Thursday, August 7, 2008

Notes From NYSSA’s Market Forecast Event and the Forbes and Furman Interviews

The great value add in moderating events and conducting interviews is the ability to select the topics to discuss and questions to pose to some of the best minds in the investment, economic, and geopolitical worlds. So, here are a few takeaways from this Tuesday’s NYSSA Market Forecast luncheon and the two recent interviews conducted with the economic advisors to the US presidential candidates.

My panelists for the NYSSA event – Rich Bernstein, Marty Fridson, Don Rissmiller, and Phil Roth – covered a wide range of key investment strategy (fundamental and technical), economic, and credit market (specifically high yield) issues.

• The equity markets are solidly in the grips of the bear with narrowing leadership a major signal that a reversal is not quite in the cards. That said, the current rally phase bears monitoring for any signs of broadening strength, which has thus far not developed. In other words, a bear rally at best.

• The risks of a US economic double dip next year remain elevated. This is not the consensus view most investors generally have but one that is gaining traction, particularly when you consider the following two points.

• The credit crisis is far from over and was exemplified by one example – the coming dramatic rise in corporate defaults, specifically at the low end of the quality spectrum: high yield issues. Default rates, suppressed by recent generous covenants, will begin to rise in 2009 from current levels of just under 3% to 8% in the spring of 2009 and then to a likely peak of 11% in 2010. The ramifications to the banking sector in the form of credit default swaps could be substantial (remember Bill Gross' $250 billion in CDS write downs?).

• The US consumer will begin to save when he/she finally buys into the idea that prior postives periods of the wealth effect are gone for good. At that point, spending will decline and savings (from earnings) must rise as it becomes increasingly apparent that their retirement nest eggs – in the form of assets (real estate and financial) – cannot be counted on.

• Long-term US Treasury rates appear poised for a substantial decline largely due to the likelihood that inflation will not be a sustainable problem in the US, that the US economy will experience a period of longer economic weakness, and for the reasons noted above re the credit crisis. In this regard, it is worth noting that investment professional sentiment re the prospects of lower long term rates is almost non-existent. A contrarian signal for sure.

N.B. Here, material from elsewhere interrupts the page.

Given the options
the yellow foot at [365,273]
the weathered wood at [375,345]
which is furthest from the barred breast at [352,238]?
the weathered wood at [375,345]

There were many other valuable thoughts and insights, which I will share with subscribers in next week’s “Sectors and Styles Strategy Report”*.

As for the Forbes and Furman interviews, what was most striking to me was the clear difference in tone and temperament of each economic advisor. The Steve Forbes interview was much more assertive, more decisive in the economic action steps a McCain administration would take. Whereas, the Jason Furman interview sounded far less ideological with a far more pragmatic view from an Obama administration than one would be led to believe from the primaries. These contrasting points can be clearly heard not only in the tone and style of Forbes versus Furman but also in the substantive areas of tax policy and, strikingly, in Furman’s responses to my questions re what the US budget deficit would look like at the end of an Obama first term.

If you haven’t taken the time to compare and contrast the two interviews, perhaps you might want to consider doing just that. What you will notice is that my questions and interview style allows the guest to more room to fully develop his/her thoughts thereby revealing their more deeply held views.